──────── Study text

Claude G. Montefiore celebrates his 80th birthday

“Even dismal days had not caused the Jewish people to relinquish their faith that goodness is at home everywhere on earth. On difficult days, they would consider the words of Rabbi Tanchuma, ‘Do not say, since I have suffered abuse and humiliation, my neighbor too shall suffer them, but know whom you would be abusing: him who was created in the image of God.’ ”

────────────────

■ **Requirement 1**: In the text about Claude G. Montefiore's 80th birthday, whose words did the Jewish people consider on difficult days?
■ **Requirement 2**: Extend the text about Claude G. Montefiore's 80th birthday, picking up after its final sentence.

──────── Stored data

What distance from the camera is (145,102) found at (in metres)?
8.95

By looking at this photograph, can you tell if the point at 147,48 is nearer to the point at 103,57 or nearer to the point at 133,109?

────────────────

■ **Exercise result 1**: They considered the words of Rabbi Tanchuma.

■ **Exercise result 2**:
In his “Remarks about the Feast of Weeks,” published in the June issue of the “Jewish Community Paper for the Rhenish Palatinate Region,” Rabbi Dr. Ernst Steckelmacher of Ludwigshafen poses a real challenge to his readers. He interprets the Book of Ruth, one of the readings during the Feast of Weeks, as an example of Judaism’s emphasis on the precedence of the universal over the particular. Through Ruth, who embodies universal humanity, the book shows that goodness can be found anywhere. This was not an intuitive message at a time when the ostracism of Jews from German society forced them to turn inward. June 6, 1938, was not only the second day of Shavuot, but also the 80th birthday of Claude G. Montefiore, the President of the World Union of Progressive Judaism. Dr. Steckelmacher acknowledges this occasion and reinforces his universalist message by drawing attention to the similar sentiments of Claude Montefiore.